MSL Managing Director David Breecker participated in the Santa Fe Institute’s invitational workshop, “Reinventing the Grid: Designing Resilient, Adaptive and Creative Power Structures” in April. Co-hosted by two visiting researchers on sabbatical at SFI, Seth Blumsack (Pennsylvania State University) and Paul Hines (University of Vermont), along with SFI internal faculty member Cris Moore, the workshop brought together a fascinatingly diverse set of experts from a range of relevant fields to consider the future of our power systems. These included industry and utility representatives, research scientists and engineers, policy and regulatory experts, ecologists, search algorithm designers, statistical physicists, and network theorists among others.

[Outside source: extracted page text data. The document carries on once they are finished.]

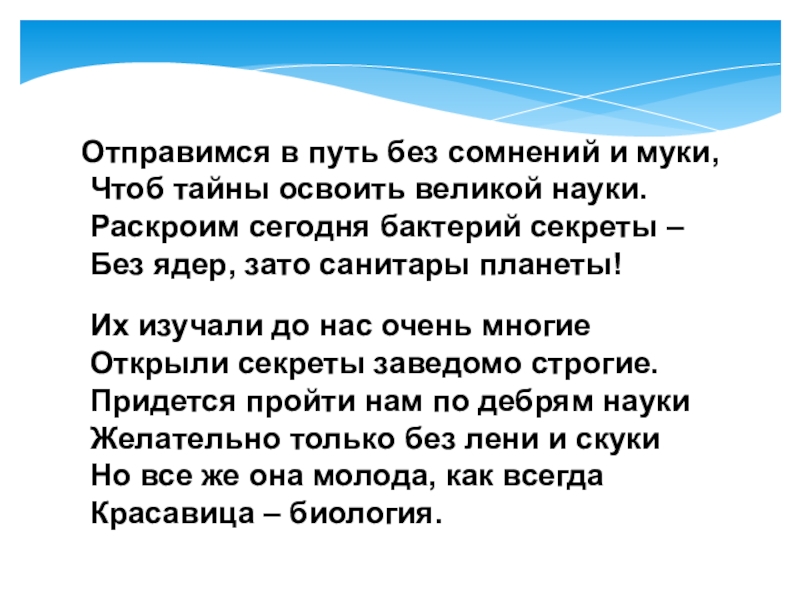 Отправимся в путь без сомнений и муки,
Чтоб тайны освоить великой науки.
Раскроим сегодня бактерий секреты –
Без ядер, зато санитары планеты!

Их изучали до нас очень многие
Открыли секреты заведомо строгие.
Придется пройти нам по дебрям науки
Желательно только без лени и скуки
Но все же она молода, как всегда
Красавица – биология.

As the abstract states, “Electric power grids are complex infrastructures that operate across large swaths of space and time. A power grid’s planning and operation timescales can span up to twelve orders of magnitude: from milliseconds to decades. The largest networks, such as the Eastern US and European Interconnections, synchronize power plants across many thousands of kilometers. And this spatial integration is increasing: in many locations, the locus of control is moving from local electric utilities to regional entities.At the same time, power grids are being subjected to new driving forces – climate change, increased renewable power generation, and decentralizing smart grid infrastructure – that will force fundamental changes in power grid operation and planning. Each of these forces is pushing toward a different design paradigm for the architecture of future power systems, with different degrees of centralized or decentralized decision making. What designs will lead to acceptable levels of reliability, resilience, robustness and efficiency (and what trade-offs do we face)? What do “reliability” or “resilience” mean for energy systems that are more decentralized than our current architecture? What adaptive capacity will be required to achieve socially acceptable levels of resilience (however defined) and how will we know whether any given system architecture displays sufficient adaptive capacity? In light of the these questions, can we discover and articulate conditions under which highly connected systems will exhibit more advantageous performance, versus more distributed systems? To address these questions, this small workshop will gather together experts in electric power and ecological systems, along with local SFI experts. In addition, we will include members of the global “Maker” movement to motivate creative thinking about energy problems. The goal will be to catalyze collaborations and new approaches to address fundamental questions surrounding the next evolution of electricity service.”
The event was a great success, stimulating a number of important and creative conversations around the grid’s evolving architecture, metrics for measuring its resilient and adaptive performance, and barriers to implementation of new technologies, policies, and system designs.